Emmanuel Macron et Assimi Goïta. © Montage JA ; Habib Kouyate/Xinhua/MaxPPP ; François Grivelet pour JA.

Ce devait être un voyage symbolique. Avec une image forte : la première rencontre entre le colonel Assimi Goïta et Emmanuel Macron, à Bamako. Histoire de rappeler que, malgré les nombreuses tensions des derniers mois, la France et le Mali demeuraient bel et bien partenaires. Mais la poignée de main n’aura finalement jamais lieu et, quelques semaines plus tard, la rupture entre les deux pays sera définitivement consommée.

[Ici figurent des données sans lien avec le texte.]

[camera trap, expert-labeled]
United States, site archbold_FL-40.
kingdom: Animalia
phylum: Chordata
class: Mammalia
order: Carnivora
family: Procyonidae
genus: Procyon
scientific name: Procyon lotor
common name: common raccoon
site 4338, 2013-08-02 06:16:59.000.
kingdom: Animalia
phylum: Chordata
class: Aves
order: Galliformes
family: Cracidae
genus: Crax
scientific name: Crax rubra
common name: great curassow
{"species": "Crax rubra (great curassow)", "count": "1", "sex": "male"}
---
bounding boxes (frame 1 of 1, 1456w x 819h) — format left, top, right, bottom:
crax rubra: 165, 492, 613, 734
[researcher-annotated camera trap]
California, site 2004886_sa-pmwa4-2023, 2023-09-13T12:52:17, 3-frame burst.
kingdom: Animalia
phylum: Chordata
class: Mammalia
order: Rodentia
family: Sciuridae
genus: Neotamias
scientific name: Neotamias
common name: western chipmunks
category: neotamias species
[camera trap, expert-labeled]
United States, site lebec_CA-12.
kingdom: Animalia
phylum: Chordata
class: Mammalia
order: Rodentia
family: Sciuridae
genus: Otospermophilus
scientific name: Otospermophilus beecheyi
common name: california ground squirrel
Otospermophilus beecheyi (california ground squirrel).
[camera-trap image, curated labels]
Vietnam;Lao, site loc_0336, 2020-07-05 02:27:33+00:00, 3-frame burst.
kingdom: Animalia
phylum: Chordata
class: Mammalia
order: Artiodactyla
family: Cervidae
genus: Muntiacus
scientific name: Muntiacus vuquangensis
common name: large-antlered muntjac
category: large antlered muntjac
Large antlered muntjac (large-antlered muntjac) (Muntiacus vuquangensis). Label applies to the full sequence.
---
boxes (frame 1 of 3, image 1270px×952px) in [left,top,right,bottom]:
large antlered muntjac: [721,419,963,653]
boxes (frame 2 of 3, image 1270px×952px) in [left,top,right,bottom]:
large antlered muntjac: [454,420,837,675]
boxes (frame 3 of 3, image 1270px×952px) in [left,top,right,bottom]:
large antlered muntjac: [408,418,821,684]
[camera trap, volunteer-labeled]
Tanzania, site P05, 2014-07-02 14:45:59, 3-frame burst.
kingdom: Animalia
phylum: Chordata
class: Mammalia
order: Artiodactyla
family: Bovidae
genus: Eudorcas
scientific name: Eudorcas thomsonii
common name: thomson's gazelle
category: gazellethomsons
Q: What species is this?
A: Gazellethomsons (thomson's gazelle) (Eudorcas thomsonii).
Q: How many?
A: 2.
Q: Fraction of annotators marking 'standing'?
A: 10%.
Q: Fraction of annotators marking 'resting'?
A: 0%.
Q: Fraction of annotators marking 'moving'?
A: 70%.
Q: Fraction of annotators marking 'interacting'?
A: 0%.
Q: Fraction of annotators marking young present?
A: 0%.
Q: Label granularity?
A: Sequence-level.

Officiellement, ce déplacement présidentiel au Mali, prévu le 20 décembre, a dû être annulé à la dernière minute en raison du contexte sanitaire en France. Selon l’Élysée, il aurait été délicat pour le président de quitter le pays en pleine quatrième vague de l’épidémie de Covid-19.

En réalité, les autorités françaises et maliennes, en guerre larvée depuis des semaines, n’ont jamais réussi à se mettre d’accord sur le format de cette visite. Dans Bamako converti aux discours antifrançais, nul doute que le risque de voir Emmanuel Macron se faire chahuter par les Maliens a aussi compté dans la décision finale. Le président français est en pleine campagne pour sa réélection et de telles images auraient fait mauvais genre.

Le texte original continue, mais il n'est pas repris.